Coroas e destino 2 = Entre o dever e o desejo
17 Passos na Penumbra, Verdades Cruéis e o Peso das Coroas
O relógio de teto do palácio bateu duas horas da manhã. O som metálico das badaladas ecoou pelos corredores desertos, reverberando no peito de Jaqueline como um aviso.
Ela estava parada no meio do seu quarto, descalça, o vestido noturno de cetim vinho esvoaçando suavemente com a brisa fria que entrava pela janela. A porta destrancada, o vinho intocado e o silêncio esmagador tornaram-se insuportáveis. O orgulho que sempre a sustentara como uma armadura de ferro agora parecia uma gaiola sufocante.
— Chega — murmurou ela para o escuro, a voz trêmula de frustração e um desejo desesperado que ela já não conseguia mais mascarar. — Eu sou a Princesa. Eu não vou ficar esperando como uma boba enquanto ele finge que eu sou invisível.
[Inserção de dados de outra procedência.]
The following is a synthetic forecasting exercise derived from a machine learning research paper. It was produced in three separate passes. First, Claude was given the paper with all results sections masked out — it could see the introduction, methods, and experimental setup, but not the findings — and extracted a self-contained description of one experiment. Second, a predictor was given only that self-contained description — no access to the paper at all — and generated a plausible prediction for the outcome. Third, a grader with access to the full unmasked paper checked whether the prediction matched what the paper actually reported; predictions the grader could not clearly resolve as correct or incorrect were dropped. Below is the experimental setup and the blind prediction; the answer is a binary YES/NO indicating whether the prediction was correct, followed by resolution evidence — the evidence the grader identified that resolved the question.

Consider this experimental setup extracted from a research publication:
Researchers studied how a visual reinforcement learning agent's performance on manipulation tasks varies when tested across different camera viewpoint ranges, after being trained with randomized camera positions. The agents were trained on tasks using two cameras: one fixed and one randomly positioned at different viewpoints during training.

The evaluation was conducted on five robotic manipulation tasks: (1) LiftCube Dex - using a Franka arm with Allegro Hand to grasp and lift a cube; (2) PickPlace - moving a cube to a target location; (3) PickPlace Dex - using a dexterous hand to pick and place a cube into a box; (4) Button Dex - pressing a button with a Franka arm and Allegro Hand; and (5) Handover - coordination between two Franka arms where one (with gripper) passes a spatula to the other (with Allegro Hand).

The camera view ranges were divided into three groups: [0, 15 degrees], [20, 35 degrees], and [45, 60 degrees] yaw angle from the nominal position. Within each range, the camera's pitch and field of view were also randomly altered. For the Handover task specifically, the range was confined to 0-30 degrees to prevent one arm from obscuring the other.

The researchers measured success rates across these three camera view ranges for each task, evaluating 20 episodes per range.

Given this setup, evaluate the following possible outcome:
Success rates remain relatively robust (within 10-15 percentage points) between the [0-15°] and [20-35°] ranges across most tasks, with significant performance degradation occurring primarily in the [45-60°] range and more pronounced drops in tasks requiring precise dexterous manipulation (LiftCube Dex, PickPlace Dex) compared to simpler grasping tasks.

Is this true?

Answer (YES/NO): NO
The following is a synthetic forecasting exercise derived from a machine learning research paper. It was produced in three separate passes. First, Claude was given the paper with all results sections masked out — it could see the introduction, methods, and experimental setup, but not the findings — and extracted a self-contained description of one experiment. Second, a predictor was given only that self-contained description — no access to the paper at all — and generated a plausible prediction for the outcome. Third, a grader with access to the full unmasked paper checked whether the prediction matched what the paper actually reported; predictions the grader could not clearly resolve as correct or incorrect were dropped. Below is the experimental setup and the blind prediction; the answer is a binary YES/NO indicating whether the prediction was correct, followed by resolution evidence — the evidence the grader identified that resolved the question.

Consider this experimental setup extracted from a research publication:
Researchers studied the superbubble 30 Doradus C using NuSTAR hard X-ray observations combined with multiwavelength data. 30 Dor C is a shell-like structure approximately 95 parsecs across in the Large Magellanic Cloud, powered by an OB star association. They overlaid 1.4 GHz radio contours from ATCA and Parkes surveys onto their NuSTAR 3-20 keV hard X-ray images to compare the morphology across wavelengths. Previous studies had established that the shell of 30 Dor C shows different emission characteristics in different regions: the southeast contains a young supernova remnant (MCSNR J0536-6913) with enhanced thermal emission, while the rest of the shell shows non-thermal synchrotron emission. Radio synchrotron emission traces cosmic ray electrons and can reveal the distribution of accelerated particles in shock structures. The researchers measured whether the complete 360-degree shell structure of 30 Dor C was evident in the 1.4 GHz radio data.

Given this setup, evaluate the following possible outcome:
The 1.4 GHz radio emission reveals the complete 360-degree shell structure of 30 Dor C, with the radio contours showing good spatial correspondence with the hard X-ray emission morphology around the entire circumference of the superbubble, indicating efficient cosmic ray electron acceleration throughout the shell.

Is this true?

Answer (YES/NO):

Com passos apressados, Jaqueline abriu a porta do seu aposento e caminhou pelo corredor gelado da Ala Leste até a Suíte do Capitão, onde Bernardo vinha se alojando. A porta dele tinha uma réstia de luz alaranjada por baixo. Ele ainda estava acordado.
Sem bater, dominada pelo impulso e pela mágoa acumulada, Jaqueline girou a maçaneta e entrou.
O quarto de Bernardo era austero, bem diferente do luxo caloroso do quarto principal. Mapas táticos cobriam a mesa de carvalho, e uma única vela queimava ao lado de uma garrafa de uísque meio vazia.
Bernardo estava sentado na beira da cama de solteiro. Vestia apenas uma calça escura e uma camisa de linho cinza desbotada, com os botões abertos. Ele segurava um copo de cristal na mão e encarava o fogo fraco da lareira com um olhar sombrio, exusto e profundamente distante.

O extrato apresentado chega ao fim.